*DATASET*:
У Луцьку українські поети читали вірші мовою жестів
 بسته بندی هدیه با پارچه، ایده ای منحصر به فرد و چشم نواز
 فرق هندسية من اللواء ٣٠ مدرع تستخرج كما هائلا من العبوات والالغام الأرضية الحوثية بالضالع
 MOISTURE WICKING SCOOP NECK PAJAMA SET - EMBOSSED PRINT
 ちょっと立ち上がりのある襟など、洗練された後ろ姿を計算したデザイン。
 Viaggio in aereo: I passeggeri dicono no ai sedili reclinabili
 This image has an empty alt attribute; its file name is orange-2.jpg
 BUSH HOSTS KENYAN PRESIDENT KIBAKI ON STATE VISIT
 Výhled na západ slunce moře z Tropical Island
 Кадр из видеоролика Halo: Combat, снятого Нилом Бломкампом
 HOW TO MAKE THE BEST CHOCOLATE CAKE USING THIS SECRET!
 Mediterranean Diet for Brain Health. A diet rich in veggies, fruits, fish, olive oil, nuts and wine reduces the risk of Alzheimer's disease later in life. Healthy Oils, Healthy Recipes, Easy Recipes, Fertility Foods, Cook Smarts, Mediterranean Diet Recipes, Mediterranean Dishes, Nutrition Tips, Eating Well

*WHAT TO PRODUCE*: Beginning with the top line of the data above, output every line exactly until the one that contains "Viaggio in aereo: I", and include that one too.

*SOLUTION FOR THIS TASK*:
У Луцьку українські поети читали вірші мовою жестів
 بسته بندی هدیه با پارچه، ایده ای منحصر به فرد و چشم نواز
 فرق هندسية من اللواء ٣٠ مدرع تستخرج كما هائلا من العبوات والالغام الأرضية الحوثية بالضالع
 MOISTURE WICKING SCOOP NECK PAJAMA SET - EMBOSSED PRINT
 ちょっと立ち上がりのある襟など、洗練された後ろ姿を計算したデザイン。
 Viaggio in aereo: I passeggeri dicono no ai sedili reclinabili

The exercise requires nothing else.